Hayes was developed in the late 19th and 20th centuries as an industrial locality to which residential districts were later added to house those who worked in the nearby factories. Its development is typical of that of what is sometimes called the second industrial revolution - the creation of new light engineering industries on the edge of existing cities.
Its name came from Anglo-Saxon Hǣs or Hǣse = "(land overgrown with) brushwood"
It was here in the Central Research Laboratories (generally known as just "CRL") that Isaac Shoenberg developed (1934) the all-electronic 405-line television used by the BBC (full service 1936), and Alan Blumlein carried out his research into binaural sound and stereo gramophone recording. "Trains at Hayes Station" (1935) and "Walking & Talking" are two notable films Blumlein shot to demonstrate stereo sound on film.
In 1939 a 60MHz radar was developed, and from 1941 to 1943 the H2S radar system. Later Godfrey Hounsfield was to create his computed tomography (CT) scanner, utilising the EMIDEC 1100 computer of which he was the project leader, receiving the MacRobert Award in 1972 and the Nobel Prize in 1979.
During the 1990s, CRL spawned another world-beating technology: Sensaura 3D positional audio. This technology was widely licensed to audio chip manufacturers and for use in game consoles and computer games. In an echo of Blumlein's early stereo recordings, the Sensaura engineers made some of their first 3D audio recordings at Hayes Station. The Sensaura team also won the MacRobert Award, in 2001.
The Nestlé company located its major chocolate and instant coffee works on the canal, adjacent to the railway east of the station, and it was for many years, the UK headquarters of the company.
Opposite Nestlé on the other side of the canal, the Aeolian company and its associates manufactured player pianos and rolls from just before the World War I until the depression. That, and the increasing sophistication of the gramophone record market lead to its collapse, and its facilities were then exploited by Walls, a meat processor and ice cream manufacturer.
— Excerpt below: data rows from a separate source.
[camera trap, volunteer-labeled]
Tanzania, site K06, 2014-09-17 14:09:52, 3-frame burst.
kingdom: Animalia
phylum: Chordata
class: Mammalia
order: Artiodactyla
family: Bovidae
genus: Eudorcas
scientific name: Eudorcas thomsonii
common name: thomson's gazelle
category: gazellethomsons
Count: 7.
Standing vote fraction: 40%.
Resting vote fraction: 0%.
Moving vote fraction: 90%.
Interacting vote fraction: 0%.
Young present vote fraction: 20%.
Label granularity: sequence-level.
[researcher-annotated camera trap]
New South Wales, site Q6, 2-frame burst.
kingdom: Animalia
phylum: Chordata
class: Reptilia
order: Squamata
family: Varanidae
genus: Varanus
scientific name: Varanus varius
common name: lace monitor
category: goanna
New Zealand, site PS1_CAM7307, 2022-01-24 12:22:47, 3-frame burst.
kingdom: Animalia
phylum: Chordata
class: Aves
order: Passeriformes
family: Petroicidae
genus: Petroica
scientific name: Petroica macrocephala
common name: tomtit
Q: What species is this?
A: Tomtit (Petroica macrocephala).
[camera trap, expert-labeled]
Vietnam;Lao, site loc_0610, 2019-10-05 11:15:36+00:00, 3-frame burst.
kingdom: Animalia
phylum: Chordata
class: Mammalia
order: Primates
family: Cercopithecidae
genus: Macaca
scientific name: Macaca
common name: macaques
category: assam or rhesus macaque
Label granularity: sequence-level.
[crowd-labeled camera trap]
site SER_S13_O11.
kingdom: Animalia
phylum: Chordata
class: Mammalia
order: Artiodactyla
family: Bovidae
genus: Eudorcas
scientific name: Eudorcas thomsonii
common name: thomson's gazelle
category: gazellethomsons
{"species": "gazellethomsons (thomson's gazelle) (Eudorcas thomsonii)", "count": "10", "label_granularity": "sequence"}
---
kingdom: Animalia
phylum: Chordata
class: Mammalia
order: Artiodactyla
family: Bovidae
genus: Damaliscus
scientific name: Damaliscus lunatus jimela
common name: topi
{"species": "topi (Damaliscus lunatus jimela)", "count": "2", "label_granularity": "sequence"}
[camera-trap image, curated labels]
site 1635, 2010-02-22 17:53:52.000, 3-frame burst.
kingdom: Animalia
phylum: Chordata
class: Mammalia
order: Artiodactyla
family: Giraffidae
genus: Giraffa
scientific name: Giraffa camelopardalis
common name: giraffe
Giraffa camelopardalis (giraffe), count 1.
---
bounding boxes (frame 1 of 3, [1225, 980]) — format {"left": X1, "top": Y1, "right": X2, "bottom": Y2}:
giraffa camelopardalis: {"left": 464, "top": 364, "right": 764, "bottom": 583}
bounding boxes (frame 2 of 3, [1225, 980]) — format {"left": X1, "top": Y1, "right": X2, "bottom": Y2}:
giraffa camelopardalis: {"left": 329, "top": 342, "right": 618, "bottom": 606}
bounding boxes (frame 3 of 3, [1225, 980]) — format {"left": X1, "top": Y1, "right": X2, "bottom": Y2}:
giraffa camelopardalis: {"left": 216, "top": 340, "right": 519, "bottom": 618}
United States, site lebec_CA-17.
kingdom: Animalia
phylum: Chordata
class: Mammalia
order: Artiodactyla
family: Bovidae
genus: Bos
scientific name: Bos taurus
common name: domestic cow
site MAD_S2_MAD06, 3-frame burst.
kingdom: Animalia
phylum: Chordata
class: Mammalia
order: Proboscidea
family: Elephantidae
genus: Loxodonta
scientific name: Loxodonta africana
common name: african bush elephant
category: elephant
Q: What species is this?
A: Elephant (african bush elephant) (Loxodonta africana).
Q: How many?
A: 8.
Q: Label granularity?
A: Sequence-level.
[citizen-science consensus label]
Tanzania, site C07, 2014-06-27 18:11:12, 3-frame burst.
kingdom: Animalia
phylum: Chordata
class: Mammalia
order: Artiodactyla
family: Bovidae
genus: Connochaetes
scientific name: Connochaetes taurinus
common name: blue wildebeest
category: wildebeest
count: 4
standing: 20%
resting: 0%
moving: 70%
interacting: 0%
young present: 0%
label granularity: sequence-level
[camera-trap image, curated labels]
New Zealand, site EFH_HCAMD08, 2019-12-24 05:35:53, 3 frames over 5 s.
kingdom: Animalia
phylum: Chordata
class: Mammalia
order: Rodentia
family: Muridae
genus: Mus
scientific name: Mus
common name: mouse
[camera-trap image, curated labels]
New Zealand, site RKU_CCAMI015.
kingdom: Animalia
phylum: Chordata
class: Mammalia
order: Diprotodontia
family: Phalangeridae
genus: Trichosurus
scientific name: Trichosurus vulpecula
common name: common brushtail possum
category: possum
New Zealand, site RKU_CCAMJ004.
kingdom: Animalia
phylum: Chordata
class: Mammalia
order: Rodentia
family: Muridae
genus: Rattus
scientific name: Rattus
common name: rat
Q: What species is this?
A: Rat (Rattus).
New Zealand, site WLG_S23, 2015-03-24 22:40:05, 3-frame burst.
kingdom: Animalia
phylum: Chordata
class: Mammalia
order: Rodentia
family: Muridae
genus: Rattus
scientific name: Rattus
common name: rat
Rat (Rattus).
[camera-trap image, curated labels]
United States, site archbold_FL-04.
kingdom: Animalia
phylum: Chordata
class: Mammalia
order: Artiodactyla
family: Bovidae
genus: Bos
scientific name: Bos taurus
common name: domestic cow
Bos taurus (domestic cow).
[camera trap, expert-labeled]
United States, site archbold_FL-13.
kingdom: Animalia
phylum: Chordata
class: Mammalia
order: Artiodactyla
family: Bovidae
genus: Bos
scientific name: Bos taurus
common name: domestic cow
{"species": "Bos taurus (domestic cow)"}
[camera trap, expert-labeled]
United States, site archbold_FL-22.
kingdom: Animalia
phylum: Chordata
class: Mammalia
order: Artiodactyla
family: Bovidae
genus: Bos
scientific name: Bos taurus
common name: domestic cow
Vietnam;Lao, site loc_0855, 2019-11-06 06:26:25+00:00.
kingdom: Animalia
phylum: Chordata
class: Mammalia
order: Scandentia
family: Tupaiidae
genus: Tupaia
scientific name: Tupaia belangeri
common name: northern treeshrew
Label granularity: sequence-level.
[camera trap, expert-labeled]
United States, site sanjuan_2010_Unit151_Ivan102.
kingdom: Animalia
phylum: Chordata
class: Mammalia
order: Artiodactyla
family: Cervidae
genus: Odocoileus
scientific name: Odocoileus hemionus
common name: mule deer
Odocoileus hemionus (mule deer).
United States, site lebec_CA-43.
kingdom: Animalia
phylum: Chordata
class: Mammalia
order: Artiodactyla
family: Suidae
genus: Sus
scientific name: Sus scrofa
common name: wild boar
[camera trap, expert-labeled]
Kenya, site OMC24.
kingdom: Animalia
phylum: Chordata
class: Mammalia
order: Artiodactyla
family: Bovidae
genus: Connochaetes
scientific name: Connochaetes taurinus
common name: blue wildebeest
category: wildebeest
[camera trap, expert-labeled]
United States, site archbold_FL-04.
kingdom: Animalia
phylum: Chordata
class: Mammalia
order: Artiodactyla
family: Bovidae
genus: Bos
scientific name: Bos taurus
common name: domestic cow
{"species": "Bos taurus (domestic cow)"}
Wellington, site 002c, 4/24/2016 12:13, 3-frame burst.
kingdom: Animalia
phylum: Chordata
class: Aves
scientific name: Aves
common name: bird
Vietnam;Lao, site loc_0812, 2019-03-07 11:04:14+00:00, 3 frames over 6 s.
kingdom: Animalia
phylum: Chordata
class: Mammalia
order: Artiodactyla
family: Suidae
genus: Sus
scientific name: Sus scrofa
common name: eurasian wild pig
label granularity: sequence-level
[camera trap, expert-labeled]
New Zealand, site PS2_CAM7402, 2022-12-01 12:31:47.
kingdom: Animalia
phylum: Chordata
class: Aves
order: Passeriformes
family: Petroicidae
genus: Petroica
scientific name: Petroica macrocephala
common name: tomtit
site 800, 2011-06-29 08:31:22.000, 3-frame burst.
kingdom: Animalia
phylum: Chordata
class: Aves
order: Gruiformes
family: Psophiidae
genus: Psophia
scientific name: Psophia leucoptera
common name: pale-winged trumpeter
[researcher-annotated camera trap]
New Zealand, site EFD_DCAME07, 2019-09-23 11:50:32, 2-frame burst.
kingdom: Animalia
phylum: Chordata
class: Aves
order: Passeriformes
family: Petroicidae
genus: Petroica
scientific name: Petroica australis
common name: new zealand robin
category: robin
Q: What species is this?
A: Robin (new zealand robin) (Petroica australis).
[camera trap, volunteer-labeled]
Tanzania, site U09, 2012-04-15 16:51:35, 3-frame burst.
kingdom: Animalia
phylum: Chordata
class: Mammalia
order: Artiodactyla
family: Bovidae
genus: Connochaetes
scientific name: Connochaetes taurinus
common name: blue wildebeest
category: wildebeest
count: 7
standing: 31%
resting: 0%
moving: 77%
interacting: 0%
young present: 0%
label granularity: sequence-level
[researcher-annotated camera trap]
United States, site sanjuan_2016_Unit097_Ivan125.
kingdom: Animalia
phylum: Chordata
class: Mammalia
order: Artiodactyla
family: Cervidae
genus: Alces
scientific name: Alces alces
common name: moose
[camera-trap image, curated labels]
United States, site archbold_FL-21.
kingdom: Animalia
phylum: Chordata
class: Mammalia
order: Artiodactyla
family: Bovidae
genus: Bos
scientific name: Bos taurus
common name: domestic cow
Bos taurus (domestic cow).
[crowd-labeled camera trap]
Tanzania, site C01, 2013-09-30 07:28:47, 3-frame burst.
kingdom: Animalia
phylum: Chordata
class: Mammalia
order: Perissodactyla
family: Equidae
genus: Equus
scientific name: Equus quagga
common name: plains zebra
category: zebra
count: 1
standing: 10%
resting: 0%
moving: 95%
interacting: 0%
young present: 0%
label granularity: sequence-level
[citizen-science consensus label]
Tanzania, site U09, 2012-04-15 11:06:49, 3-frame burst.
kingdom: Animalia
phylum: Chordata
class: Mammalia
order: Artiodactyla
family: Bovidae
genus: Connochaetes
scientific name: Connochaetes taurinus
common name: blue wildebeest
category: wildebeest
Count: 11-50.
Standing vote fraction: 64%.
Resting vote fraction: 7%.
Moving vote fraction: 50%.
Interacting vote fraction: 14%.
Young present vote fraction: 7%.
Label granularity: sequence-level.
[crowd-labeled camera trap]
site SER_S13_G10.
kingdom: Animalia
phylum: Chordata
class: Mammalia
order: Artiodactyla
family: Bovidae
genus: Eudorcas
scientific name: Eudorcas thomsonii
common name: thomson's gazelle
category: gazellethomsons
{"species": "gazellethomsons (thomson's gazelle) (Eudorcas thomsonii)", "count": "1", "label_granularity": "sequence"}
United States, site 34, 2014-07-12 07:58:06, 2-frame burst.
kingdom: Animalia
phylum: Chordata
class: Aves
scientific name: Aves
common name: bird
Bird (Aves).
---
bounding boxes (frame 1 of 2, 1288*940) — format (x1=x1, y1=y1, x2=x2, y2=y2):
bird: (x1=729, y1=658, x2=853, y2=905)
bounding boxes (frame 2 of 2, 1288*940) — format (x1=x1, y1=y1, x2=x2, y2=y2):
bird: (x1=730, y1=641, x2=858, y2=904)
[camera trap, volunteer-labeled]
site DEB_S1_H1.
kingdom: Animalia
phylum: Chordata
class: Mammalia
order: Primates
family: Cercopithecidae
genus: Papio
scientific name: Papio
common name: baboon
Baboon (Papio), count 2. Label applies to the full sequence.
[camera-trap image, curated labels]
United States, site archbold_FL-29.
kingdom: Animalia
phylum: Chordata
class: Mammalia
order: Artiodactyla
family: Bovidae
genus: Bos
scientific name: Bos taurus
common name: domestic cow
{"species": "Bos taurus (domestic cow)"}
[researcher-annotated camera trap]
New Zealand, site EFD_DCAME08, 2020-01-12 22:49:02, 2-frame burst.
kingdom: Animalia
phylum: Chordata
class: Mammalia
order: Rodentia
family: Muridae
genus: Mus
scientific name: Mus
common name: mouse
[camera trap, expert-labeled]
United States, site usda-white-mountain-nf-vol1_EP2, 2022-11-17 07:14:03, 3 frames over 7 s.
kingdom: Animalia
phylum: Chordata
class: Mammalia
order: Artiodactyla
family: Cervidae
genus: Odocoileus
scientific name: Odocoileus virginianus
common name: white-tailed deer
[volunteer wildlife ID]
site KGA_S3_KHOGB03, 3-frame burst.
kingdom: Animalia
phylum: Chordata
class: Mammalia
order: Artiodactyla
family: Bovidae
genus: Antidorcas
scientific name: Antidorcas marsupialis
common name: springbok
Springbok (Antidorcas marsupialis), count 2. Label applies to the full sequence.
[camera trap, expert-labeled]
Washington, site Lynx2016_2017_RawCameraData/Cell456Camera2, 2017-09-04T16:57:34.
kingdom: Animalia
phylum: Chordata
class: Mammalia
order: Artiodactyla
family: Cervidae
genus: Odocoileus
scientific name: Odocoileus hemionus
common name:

George Orwell, who adopted this pseudonym while living here, worked as a schoolmaster at The Hawthorns High School for Boys, situated in Church Road. The school has since closed and is now known as The Fountain House Hotel. He hated his time in Hayes, camouflaging it lightly as West Bletchley in Coming Up for Air, as Southbridge in A Clergyman's Daughter and saying of it:
"Hayes ... is one of the most godforsaken places I have ever struck. The population seems to be entirely made up of clerks who frequent tin-roofed chapels on Sundays and for the rest bolt themselves within doors."
Since Orwell's time other famous names have spent time in Hayes. Former England footballer Glenn Hoddle was born here in 1957, former BBC director-general Greg Dyke attended Hayes Grammar School and Brian Connolly, late singer of Seventies glam rock outfit Sweet, at one time lived in Hayes. More recently the actor Anne Marie Duff grew up in Hayes.
Hayes's most famous resident pre-dates them all. The man known as "the father of English music", William Byrd lived in Harlington in the 1540s and a primary school in the area bears his name.
Hayes has few cultural assets, there is no cinema, one theatre, and no galleries or museums. The town's Catholic church houses a huge Madonna with Child by the 20th century Italian painter Pietro Annigoni. Nightlife is confined to a handful of public houses. Hayes also has a football club called Hayes F.C. that compete in the Conference South.